[START OF Task material]
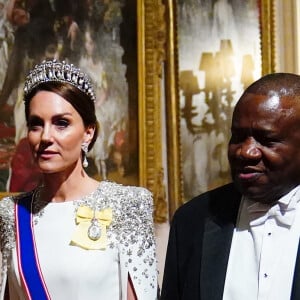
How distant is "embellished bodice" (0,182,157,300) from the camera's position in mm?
1484

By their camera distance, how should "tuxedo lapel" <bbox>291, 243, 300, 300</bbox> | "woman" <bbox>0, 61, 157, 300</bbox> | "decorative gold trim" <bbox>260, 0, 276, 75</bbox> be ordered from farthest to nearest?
"decorative gold trim" <bbox>260, 0, 276, 75</bbox>, "woman" <bbox>0, 61, 157, 300</bbox>, "tuxedo lapel" <bbox>291, 243, 300, 300</bbox>

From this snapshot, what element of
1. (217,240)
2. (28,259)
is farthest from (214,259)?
(28,259)

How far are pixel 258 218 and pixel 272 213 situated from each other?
34mm

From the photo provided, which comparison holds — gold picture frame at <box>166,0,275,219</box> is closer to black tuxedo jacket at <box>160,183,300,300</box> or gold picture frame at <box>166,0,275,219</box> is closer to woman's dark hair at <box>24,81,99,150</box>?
woman's dark hair at <box>24,81,99,150</box>

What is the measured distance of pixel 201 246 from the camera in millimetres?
[END OF Task material]
Exercise goal
Reproduce every line of the material precisely, omitting its pictures.

Complete answer
How distant is "embellished bodice" (0,182,157,300) from the camera's position in mm?
1484

By their camera distance, how should "tuxedo lapel" <bbox>291, 243, 300, 300</bbox> | "woman" <bbox>0, 61, 157, 300</bbox> | "decorative gold trim" <bbox>260, 0, 276, 75</bbox> be ordered from farthest to nearest?
"decorative gold trim" <bbox>260, 0, 276, 75</bbox>, "woman" <bbox>0, 61, 157, 300</bbox>, "tuxedo lapel" <bbox>291, 243, 300, 300</bbox>

From this snapshot, what element of
1. (217,240)
2. (28,259)
is farthest from (214,259)?
(28,259)

How far are pixel 258 218 and pixel 272 213 situated from each other?
34mm

From the photo provided, which comparison holds — gold picture frame at <box>166,0,275,219</box> is closer to black tuxedo jacket at <box>160,183,300,300</box> or gold picture frame at <box>166,0,275,219</box> is closer to woman's dark hair at <box>24,81,99,150</box>?
woman's dark hair at <box>24,81,99,150</box>

What is the measured distance of pixel 201 246 from the camera in millimetres?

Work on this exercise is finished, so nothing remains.